Could you write out every record below exactly, leaving the pictures out?

※ ※ ※

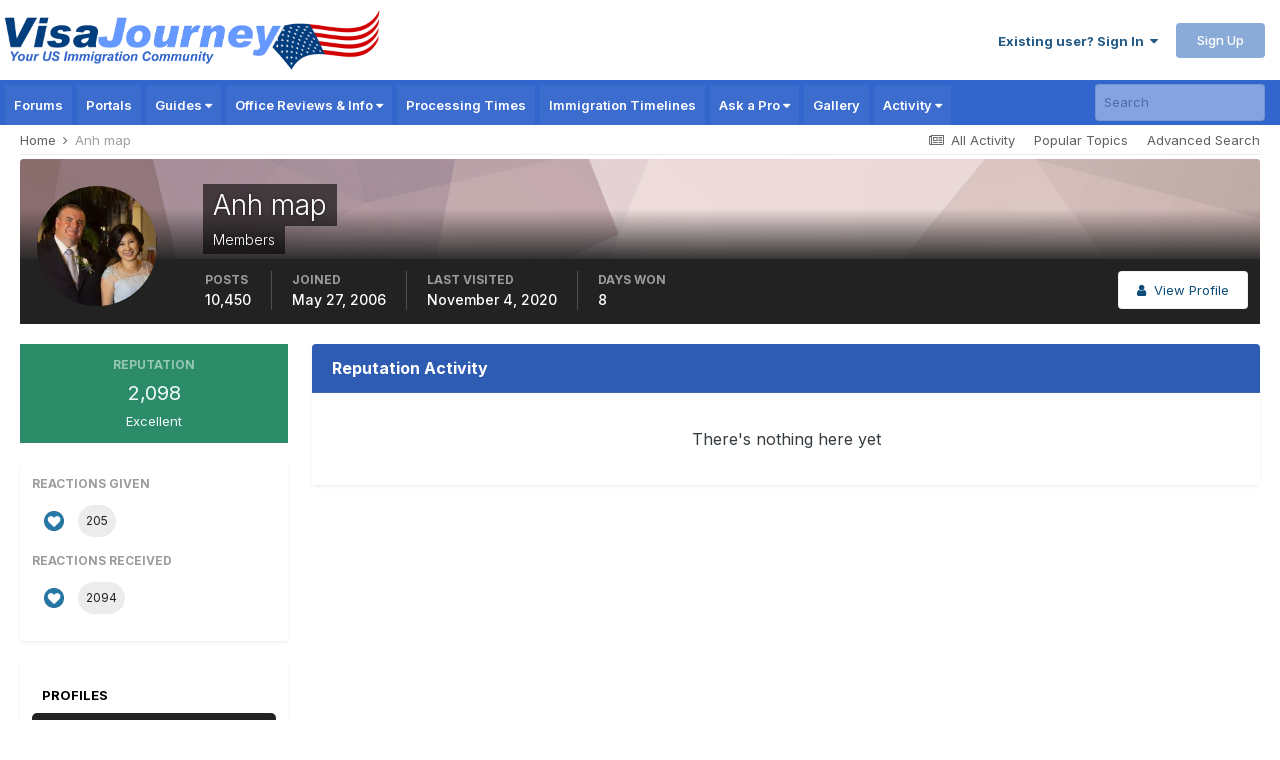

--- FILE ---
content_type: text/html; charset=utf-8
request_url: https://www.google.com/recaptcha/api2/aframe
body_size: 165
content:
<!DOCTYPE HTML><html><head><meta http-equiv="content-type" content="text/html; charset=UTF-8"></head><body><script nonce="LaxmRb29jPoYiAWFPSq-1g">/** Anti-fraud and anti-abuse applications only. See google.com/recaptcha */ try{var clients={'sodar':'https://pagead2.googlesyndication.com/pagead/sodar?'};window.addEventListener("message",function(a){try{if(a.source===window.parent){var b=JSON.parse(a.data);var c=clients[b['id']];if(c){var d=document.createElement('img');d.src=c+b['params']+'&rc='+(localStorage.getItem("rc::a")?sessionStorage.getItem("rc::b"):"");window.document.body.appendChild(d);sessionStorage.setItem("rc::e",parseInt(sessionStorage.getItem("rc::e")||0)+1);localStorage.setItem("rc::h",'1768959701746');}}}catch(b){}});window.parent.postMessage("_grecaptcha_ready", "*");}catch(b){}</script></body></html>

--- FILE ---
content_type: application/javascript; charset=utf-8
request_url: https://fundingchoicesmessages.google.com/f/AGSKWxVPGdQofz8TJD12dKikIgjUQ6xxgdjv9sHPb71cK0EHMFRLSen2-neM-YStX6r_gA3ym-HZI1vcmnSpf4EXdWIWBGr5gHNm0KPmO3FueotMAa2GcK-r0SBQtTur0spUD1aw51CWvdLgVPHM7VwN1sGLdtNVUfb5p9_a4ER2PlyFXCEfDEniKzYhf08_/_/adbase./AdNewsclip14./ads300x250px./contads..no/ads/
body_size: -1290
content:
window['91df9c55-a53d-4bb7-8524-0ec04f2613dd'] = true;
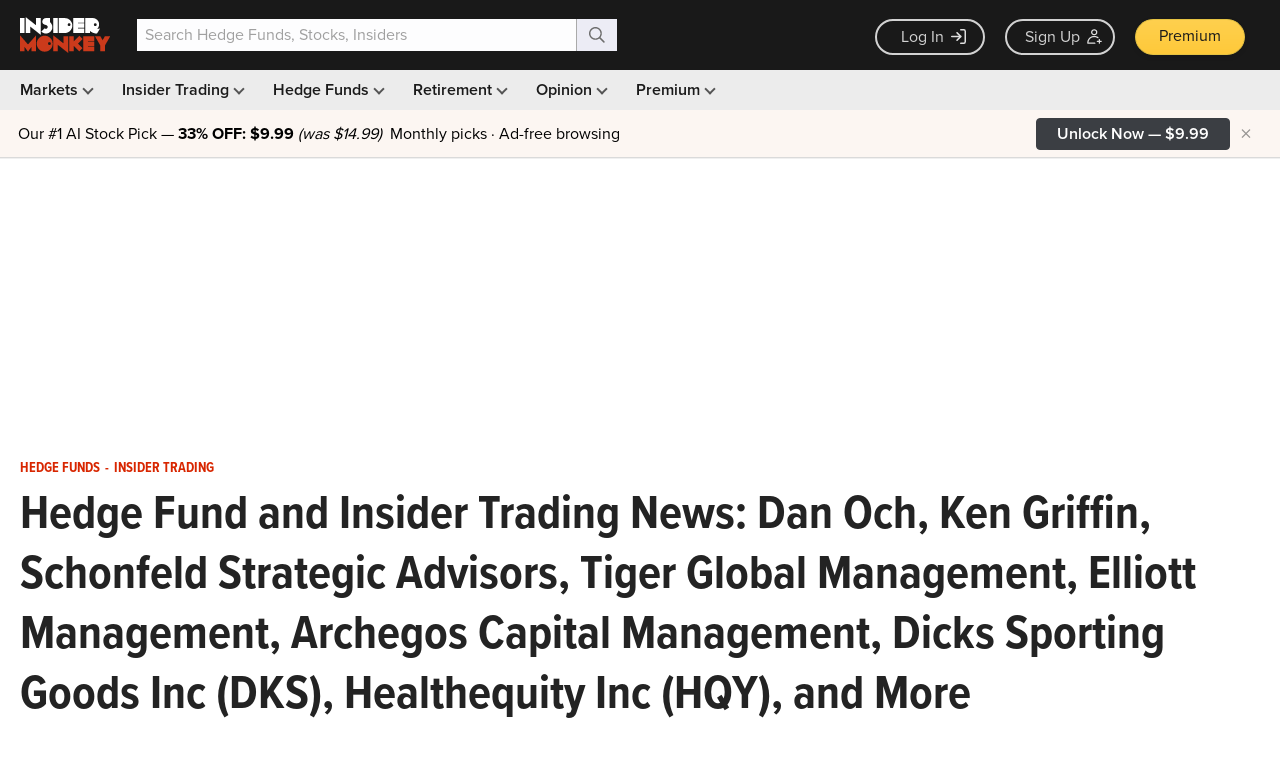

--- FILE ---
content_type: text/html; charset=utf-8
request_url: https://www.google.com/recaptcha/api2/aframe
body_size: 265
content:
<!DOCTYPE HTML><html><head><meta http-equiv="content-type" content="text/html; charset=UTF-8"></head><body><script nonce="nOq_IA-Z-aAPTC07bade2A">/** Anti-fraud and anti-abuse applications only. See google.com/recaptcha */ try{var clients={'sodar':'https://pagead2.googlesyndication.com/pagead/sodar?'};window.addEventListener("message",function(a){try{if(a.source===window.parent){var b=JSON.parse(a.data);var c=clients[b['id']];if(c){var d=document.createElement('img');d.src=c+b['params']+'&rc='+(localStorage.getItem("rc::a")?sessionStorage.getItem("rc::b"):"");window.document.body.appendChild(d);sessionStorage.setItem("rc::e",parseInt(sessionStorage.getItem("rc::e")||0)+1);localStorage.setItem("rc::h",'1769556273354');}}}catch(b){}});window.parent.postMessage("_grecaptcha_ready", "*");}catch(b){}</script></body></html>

※ ※ ※

Solved exercise |
--- FILE ---
content_type: text/html; charset=utf-8
request_url: https://www.google.com/recaptcha/api2/aframe
body_size: 165
content:
<!DOCTYPE HTML><html><head><meta http-equiv="content-type" content="text/html; charset=UTF-8"></head><body><script nonce="LaxmRb29jPoYiAWFPSq-1g">/** Anti-fraud and anti-abuse applications only. See google.com/recaptcha */ try{var clients={'sodar':'https://pagead2.googlesyndication.com/pagead/sodar?'};window.addEventListener("message",function(a){try{if(a.source===window.parent){var b=JSON.parse(a.data);var c=clients[b['id']];if(c){var d=document.createElement('img');d.src=c+b['params']+'&rc='+(localStorage.getItem("rc::a")?sessionStorage.getItem("rc::b"):"");window.document.body.appendChild(d);sessionStorage.setItem("rc::e",parseInt(sessionStorage.getItem("rc::e")||0)+1);localStorage.setItem("rc::h",'1768959701746');}}}catch(b){}});window.parent.postMessage("_grecaptcha_ready", "*");}catch(b){}</script></body></html>

--- FILE ---
content_type: application/javascript; charset=utf-8
request_url: https://fundingchoicesmessages.google.com/f/AGSKWxVPGdQofz8TJD12dKikIgjUQ6xxgdjv9sHPb71cK0EHMFRLSen2-neM-YStX6r_gA3ym-HZI1vcmnSpf4EXdWIWBGr5gHNm0KPmO3FueotMAa2GcK-r0SBQtTur0spUD1aw51CWvdLgVPHM7VwN1sGLdtNVUfb5p9_a4ER2PlyFXCEfDEniKzYhf08_/_/adbase./AdNewsclip14./ads300x250px./contads..no/ads/
body_size: -1290
content:
window['91df9c55-a53d-4bb7-8524-0ec04f2613dd'] = true;

--- FILE ---
content_type: text/html; charset=utf-8
request_url: https://www.google.com/recaptcha/api2/aframe
body_size: 265
content:
<!DOCTYPE HTML><html><head><meta http-equiv="content-type" content="text/html; charset=UTF-8"></head><body><script nonce="nOq_IA-Z-aAPTC07bade2A">/** Anti-fraud and anti-abuse applications only. See google.com/recaptcha */ try{var clients={'sodar':'https://pagead2.googlesyndication.com/pagead/sodar?'};window.addEventListener("message",function(a){try{if(a.source===window.parent){var b=JSON.parse(a.data);var c=clients[b['id']];if(c){var d=document.createElement('img');d.src=c+b['params']+'&rc='+(localStorage.getItem("rc::a")?sessionStorage.getItem("rc::b"):"");window.document.body.appendChild(d);sessionStorage.setItem("rc::e",parseInt(sessionStorage.getItem("rc::e")||0)+1);localStorage.setItem("rc::h",'1769556273354');}}}catch(b){}});window.parent.postMessage("_grecaptcha_ready", "*");}catch(b){}</script></body></html>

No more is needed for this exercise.